The S&P Municipal Bond Index “returned 2.08%, bringing the year-to-date total return to 2.51%,” they noted.

Modest underperformance “versus the sharp rally in comparable Treasuries resulted from waning supply-and-demand technical and rich valuations,” BlackRock strategists said.

Longer-duration and triple-B-rated bonds performed best.

“Issuance trended back in line with seasonal expectations to $33 billion, 1% below the five-year average, bringing the year-to-date total to $74 billion,” they noted.

The market “failed to benefit from net negative supply” for the first time since September, “as issuance slightly outpaced reinvestment income from maturities, calls, and coupons,” according to BlackRock strategists.

Simultaneously, they said “uncertainty kept investors on the sidelines, and fund flows were consistently negative throughout the month.” Luckily, they noted “fears of widespread, forced bank selling proved unwarranted, and bid-wanted activity fell 11% month-over-month to $1 billion per day on average.”

BlackRock strategists remain “cautious until volatility begins to subside.

“While supply is expected to remain manageable in April,” they noted that “outflows will likely persist through tax season, and valuations remain rich.”

“Forced deleveraging or a pickup in bank sales could stress the market should they materialize, but we anticipate that near-term performance will more likely be driven by the direction of interest rates,” BlackRock strategists said.

Primary market to come
The New Jersey Economic Development Authority is set to price $801.5 million of school facilities construction refunding bonds on Thursday, serials, 2024 to 2028, term 2035. Barclays.

The New Jersey Economic Development Authority (A2/A-/A-/) is set to price $348 million of school facilities construction refunding forward delivery bonds Thursday. Serials 2024 to 2027 with terms from 2033 to 2039. Barclays Capital.

The Missouri Health & Educational Facilities Authority (Aa2/AA//) is set to price Thursday $275 million of health facilities revenue bonds. Bullet maturing 2033. RBC Capital Markets.

The Rockwell, Texas, Independent School District is set to price Thursday $234.1 million of unlimited tax school building bonds and unlimited tax refunding bonds, PSF insured. Jefferies LLC.

The Jersey City Municipal Utilities Authority is set to price $130 million of project notes on behalf of Hudson County Thursday. Stifel, Nicolaus & Co.

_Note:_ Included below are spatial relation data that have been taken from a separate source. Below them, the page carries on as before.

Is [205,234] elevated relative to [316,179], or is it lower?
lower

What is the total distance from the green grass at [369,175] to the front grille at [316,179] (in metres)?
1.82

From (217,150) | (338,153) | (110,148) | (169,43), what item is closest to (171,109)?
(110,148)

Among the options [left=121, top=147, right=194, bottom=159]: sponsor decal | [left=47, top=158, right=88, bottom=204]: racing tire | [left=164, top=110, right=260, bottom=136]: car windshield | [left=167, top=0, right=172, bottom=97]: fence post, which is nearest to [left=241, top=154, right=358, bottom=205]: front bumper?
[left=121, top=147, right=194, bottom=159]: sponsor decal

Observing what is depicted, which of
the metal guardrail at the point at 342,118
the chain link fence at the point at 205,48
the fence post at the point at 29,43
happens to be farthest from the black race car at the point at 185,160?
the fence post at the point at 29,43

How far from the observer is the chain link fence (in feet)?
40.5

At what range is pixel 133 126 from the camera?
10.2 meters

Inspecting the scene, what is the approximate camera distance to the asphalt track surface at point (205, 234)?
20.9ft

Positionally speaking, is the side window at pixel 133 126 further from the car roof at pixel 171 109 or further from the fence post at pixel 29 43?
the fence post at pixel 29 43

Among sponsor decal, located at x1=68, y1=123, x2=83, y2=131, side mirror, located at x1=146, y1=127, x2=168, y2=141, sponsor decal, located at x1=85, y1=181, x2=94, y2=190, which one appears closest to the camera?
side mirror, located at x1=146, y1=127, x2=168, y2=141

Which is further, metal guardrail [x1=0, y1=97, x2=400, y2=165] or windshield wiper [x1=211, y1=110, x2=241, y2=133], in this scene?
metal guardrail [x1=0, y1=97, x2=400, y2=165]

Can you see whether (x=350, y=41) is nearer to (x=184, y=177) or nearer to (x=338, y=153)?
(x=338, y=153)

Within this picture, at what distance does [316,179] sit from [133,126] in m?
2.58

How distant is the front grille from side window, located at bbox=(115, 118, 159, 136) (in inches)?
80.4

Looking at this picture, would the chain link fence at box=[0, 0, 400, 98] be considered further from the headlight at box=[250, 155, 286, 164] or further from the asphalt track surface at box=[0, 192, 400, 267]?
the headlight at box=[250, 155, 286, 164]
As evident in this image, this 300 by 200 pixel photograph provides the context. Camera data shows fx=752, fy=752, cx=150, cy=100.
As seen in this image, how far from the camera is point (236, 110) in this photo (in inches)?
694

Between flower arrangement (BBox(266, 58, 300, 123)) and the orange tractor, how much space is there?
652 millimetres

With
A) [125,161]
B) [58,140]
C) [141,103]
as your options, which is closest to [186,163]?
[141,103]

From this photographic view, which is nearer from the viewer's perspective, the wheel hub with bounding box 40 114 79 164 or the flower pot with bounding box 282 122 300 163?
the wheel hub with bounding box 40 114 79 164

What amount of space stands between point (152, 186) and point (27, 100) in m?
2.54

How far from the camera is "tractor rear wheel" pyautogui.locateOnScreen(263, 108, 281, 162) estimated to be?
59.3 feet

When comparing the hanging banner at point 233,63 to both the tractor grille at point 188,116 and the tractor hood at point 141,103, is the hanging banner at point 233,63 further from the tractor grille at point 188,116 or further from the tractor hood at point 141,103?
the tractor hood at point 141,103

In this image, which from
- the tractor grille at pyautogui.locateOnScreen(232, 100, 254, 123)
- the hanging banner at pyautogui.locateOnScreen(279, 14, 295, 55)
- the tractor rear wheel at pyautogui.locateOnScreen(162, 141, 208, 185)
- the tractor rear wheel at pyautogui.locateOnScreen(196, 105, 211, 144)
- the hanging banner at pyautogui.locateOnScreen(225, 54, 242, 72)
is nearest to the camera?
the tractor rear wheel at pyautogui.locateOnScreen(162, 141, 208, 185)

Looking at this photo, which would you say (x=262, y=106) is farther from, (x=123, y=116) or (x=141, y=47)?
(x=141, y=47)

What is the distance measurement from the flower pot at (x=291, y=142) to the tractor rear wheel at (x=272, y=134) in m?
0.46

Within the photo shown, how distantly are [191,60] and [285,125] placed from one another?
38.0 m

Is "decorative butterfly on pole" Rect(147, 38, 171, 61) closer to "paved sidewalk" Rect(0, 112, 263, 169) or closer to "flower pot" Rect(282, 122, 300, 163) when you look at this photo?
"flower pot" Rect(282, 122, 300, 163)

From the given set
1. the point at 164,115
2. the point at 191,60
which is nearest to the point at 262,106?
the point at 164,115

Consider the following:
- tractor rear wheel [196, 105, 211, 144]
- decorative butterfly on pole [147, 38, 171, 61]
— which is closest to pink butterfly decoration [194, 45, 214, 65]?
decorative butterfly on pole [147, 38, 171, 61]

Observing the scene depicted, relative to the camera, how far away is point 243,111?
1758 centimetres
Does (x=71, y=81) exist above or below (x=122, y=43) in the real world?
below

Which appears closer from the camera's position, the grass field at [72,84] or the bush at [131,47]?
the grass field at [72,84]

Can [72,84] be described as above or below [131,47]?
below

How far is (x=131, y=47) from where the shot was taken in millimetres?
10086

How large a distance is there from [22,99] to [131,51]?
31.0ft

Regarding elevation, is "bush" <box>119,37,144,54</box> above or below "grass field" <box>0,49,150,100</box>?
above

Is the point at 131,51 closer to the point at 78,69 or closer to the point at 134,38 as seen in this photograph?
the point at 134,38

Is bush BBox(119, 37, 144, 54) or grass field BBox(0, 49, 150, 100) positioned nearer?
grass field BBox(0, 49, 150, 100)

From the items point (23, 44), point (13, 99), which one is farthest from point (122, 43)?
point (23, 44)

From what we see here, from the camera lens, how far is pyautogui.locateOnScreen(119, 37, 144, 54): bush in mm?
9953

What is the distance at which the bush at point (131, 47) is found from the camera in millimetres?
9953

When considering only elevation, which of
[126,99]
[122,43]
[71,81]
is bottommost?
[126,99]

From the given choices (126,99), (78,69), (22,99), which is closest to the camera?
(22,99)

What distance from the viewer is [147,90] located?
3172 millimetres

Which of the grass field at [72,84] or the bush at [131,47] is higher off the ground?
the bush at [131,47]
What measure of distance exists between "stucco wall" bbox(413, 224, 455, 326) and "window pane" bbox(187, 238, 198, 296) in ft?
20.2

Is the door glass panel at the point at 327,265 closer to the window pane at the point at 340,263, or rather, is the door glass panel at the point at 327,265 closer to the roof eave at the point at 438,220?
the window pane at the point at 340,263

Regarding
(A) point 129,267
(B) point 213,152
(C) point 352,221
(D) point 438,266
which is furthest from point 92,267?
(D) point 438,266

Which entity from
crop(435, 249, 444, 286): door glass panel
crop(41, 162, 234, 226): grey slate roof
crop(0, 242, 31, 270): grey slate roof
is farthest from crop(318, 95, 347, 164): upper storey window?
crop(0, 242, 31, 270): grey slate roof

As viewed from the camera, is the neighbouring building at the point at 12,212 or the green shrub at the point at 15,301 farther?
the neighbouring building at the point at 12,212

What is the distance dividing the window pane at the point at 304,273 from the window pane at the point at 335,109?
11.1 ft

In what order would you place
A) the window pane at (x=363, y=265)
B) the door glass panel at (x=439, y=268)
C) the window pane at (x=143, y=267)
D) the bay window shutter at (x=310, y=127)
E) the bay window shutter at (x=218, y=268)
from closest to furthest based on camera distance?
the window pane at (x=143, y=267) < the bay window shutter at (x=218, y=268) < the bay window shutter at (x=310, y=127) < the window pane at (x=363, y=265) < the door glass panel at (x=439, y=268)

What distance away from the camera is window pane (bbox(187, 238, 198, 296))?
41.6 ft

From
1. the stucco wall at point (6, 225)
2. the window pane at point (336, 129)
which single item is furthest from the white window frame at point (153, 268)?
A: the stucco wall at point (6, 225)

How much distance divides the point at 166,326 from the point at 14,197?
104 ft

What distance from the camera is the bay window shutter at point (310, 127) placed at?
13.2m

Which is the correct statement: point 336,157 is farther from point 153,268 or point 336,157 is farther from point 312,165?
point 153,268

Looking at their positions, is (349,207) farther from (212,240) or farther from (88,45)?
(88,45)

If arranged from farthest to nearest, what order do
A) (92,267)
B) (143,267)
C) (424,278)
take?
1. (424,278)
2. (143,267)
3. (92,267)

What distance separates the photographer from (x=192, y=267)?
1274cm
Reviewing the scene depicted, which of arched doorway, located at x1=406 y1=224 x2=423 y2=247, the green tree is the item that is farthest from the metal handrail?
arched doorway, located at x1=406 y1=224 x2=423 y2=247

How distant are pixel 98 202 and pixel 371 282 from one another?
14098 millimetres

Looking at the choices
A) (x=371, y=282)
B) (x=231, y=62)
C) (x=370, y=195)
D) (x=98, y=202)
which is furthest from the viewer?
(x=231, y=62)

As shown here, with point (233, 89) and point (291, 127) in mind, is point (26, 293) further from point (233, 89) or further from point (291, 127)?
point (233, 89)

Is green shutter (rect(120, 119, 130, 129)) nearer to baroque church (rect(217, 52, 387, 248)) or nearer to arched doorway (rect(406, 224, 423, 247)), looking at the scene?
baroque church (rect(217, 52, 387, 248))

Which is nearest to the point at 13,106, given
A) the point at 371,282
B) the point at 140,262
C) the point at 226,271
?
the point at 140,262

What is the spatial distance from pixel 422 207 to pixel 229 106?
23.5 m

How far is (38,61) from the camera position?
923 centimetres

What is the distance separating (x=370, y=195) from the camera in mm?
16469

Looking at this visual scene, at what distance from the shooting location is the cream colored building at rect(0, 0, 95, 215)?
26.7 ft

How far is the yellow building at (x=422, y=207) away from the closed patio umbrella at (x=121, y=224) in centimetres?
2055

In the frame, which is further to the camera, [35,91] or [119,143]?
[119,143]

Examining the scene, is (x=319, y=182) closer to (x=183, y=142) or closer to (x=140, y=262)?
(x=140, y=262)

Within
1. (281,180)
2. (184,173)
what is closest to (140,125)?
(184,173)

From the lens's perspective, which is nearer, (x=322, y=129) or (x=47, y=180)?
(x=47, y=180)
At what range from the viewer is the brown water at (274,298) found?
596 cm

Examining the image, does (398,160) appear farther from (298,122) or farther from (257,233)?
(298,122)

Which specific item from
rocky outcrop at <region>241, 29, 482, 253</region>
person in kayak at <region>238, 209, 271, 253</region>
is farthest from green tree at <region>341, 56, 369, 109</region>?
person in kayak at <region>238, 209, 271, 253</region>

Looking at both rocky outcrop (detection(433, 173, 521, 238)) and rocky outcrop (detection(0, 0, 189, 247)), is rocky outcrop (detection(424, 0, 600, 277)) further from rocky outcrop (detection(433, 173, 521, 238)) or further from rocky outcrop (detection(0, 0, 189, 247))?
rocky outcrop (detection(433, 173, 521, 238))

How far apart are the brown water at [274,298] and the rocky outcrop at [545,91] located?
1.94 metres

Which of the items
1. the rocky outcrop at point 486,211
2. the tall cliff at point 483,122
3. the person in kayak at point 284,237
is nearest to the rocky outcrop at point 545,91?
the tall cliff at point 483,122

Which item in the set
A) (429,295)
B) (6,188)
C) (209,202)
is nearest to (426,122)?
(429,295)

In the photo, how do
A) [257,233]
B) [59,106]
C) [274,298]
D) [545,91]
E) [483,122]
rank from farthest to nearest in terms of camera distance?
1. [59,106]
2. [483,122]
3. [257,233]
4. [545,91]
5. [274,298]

Ohio is set to price on behalf of the Ohio Higher Educational Facility Commission (Aa3/AA-//) $108.9 million of climate bond-certified higher educational facility green revenue bonds. Morgan Stanley & Co.

The Maine State Housing Authority (Aa1/AA+//) is set to price $100 million of mortgage purchase, social bonds. Serials 2026 to 2028, terms, 2043, 2048, and 2053. Barclays Capital.

Competitive:
Boston (Aaa/AAA//) is set to sell $350 million general obligation bonds Thursday.